Dit vonnis is gewezen door mr. Ö. Sari (voorzitter), mr. S. Jansen en mr. A. van Maanen, rechters, in tegenwoordigheid van mr. E. Wisseborn, griffier, en uitgesproken ter openbare terechtzitting van deze rechtbank op 19 april 2023.

Voetnoten

1.Het bewijs is terug te vinden in het in de wettelijke vorm door verbalisant [Verbalisant] van de politie Oost-Nederland, district Gelderland-Zuid, opgemaakte proces-verbaal, dossiernummer PL0600- 2022592734, gesloten op 15 februari 2023 en in de bijbehorende in wettelijke vorm opgemaakte processen-verbaal en overige schriftelijke bescheiden, tenzij anders vermeld. De vindplaatsvermeldingen verwijzen naar de pagina’s van het doorgenummerde dossier, tenzij anders vermeld.
2.Proces-verbaal van bevindingen, p. 16-19.
3.Proces-verbaal van bevindingen, p. 63-64.
4.Proces-verbaal onderzoek wapen van 22 december 2022, aanvullend procesdossier ingekomen op 14 maart 2023.
5.Schriftelijk bescheid, te weten: Kennisgeving van inbeslagneming, p. 172.
6.Schriftelijk bescheid, te weten: Kennisgeving van inbeslagneming, p. 179.
7.Schriftelijk bescheid, te weten: Kennisgeving van inbeslagneming, p. 188.
8.Schriftelijke bescheiden, te weten: Kennisgeving van inbeslagneming, p. 186 en Kennisgeving van inbeslagneming, p. 190.
9.Schriftelijk bescheid, te weten: Kennisgeving van inbeslagneming, p. 193-195.
10.Schriftelijk bescheid, te weten: Kennisgeving van inbeslagneming, p. 198.
11.Schriftelijk bescheid, te weten: Kennisgeving van inbeslagneming, p. 200.
12.Proces-verbaal onderzoek verdovende middelen, p. 92-97.
13.Proces-verbaal onderzoek verdovende middelen, p. 108-111.
14.Proces-verbaal van bevindingen, p. 116.
15.Rapport NFiDENT van 23 december 2022, p. 101.
16.Rapport NFiDENT van 23 december 2022, p. 102.

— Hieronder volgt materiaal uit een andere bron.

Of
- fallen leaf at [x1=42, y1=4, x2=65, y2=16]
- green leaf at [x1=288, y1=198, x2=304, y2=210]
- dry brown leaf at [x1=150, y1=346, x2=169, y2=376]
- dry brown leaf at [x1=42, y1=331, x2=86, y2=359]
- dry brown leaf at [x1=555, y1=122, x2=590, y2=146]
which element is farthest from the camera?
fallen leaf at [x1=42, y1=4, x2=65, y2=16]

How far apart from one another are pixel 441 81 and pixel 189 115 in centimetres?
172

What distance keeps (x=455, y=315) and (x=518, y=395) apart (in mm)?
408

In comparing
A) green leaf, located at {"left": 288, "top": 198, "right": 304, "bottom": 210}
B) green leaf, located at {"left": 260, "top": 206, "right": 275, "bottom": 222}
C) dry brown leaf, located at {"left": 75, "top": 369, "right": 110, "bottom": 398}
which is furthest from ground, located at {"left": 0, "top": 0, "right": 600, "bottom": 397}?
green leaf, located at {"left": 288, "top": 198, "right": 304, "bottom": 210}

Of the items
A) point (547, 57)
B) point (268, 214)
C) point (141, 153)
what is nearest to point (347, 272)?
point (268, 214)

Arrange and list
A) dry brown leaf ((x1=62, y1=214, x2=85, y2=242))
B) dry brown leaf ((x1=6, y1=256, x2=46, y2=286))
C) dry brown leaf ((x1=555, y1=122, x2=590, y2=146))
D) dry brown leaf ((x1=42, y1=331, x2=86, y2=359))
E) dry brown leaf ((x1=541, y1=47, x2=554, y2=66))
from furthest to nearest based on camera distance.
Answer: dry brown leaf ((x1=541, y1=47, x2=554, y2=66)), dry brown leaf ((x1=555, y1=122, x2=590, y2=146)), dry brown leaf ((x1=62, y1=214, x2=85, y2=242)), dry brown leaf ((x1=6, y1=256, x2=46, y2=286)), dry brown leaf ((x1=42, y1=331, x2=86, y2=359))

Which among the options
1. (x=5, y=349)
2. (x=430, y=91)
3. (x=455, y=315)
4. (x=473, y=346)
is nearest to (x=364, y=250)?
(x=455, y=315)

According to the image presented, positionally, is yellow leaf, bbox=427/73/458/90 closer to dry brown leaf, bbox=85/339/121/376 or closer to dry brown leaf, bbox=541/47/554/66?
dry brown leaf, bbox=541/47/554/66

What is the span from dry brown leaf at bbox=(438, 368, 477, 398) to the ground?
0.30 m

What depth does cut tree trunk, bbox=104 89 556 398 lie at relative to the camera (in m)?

17.Schriftelijk bescheid, te weten: Rapport Identificatie van drugs van 2 maart 2023, aanvullend procesdossier ingekomen op 10 maart 2023.
18.Schriftelijk bescheid, te weten: productbeoordeling 23-020 van de Inspectie Gezondheidszorg en Jeugd, Ministerie van Volksgezondheid, Welzijn en Sport, p. 153-154
19.Schriftelijk bescheid, te weten: Bevoegdheidsbeoordeling 23-020 van de Inspectie Gezondheidszorg en Jeugd, Ministerie van Volksgezondheid, Welzijn en Sport, p. 155.
20.Verklaring van verdachte afgelegd ter terechtzitting van 5 april 2023.